ALW: Und wie hat sich der Umgang mit ihm verändert?
JR: Ich kann nur für mich sprechen, aber ich denke, dass dem öffentlichen Raum eine andere Wertschätzung zuteil wurde. Durch Reise- und Ausgangsbeschränkungen wurden unsere Lebensräume kleiner. Für mich war es ein beklemmendes Gefühl, mich plötzlich nicht mehr uneingeschränkt bewegen zu dürfen. Diese, teils empfundene, teils tatsächliche Einschränkung führte bei mir zu einer Rückbesinnung auf das Vorhandene, das Zugängliche. Es war in dieser Zeit dass ich, nach langer Pause, zum Fotografieren zurückfand. Fotografie, deren Wesen es ist Augenblicke einzufrieren, verortet uns in der Zeit. Auch dieser Effekt war im Lockdown ein willkommener.

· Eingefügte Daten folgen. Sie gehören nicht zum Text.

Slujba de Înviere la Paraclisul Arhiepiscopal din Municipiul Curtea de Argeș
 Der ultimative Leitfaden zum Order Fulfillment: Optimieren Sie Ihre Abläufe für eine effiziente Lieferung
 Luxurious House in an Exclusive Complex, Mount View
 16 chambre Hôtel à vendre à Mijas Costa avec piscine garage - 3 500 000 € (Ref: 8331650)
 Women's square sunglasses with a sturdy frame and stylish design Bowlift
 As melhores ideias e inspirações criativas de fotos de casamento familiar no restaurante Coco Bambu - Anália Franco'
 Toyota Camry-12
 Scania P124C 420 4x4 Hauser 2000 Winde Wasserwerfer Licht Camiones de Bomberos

ALW: Dein Intro geht noch weiter. Du schreibst: „Froh war ich in dieser Zeit, dass vor meiner Tür der Wedding ist. An alle die dieselben Wege gingen – immer und immer wieder – geht nun dieses Heft; eine kleine Chronik vom Lockdown im Wedding.“ Was ist das Besondere am Wedding? Und warum warst du eigentlich nur im Wedding unterwegs?

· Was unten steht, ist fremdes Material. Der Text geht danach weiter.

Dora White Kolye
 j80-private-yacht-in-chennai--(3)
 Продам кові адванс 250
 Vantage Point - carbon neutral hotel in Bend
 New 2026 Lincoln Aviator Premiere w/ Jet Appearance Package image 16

JR: Die Prophezeiung ‚der Wedding kommt‘ war ein paar Jahre eine Art Running-Gag, weil sie sich nie einlöste und er nie zu einem Szenebezirk wurde, in dem alle plötzlich wohnen wollten. Aber eben das macht den Wedding für mich aus! Die gesellschaftliche Durchmischung, welche mit dem Zuzug vieler junger Menschen einhergeht und schnell zu Konflikten zwischen neuen und alteingesessenen Bewohner*innen führt, geht hier etwas schonender und weniger plötzlich von statten als zum Beispiel in Neukölln. Im Vergleich zu jenen Bezirken, in denen sich das Nachtleben abspielt, ist der Wedding auch viel ruhiger. Diese Ruhe wird, nach meinem Empfinden, von den Menschen, die hier leben, sehr geschätzt.
Ich war natürlich nicht nur im Wedding unterwegs; hier machte ich aber meine alltäglichen Spaziergänge.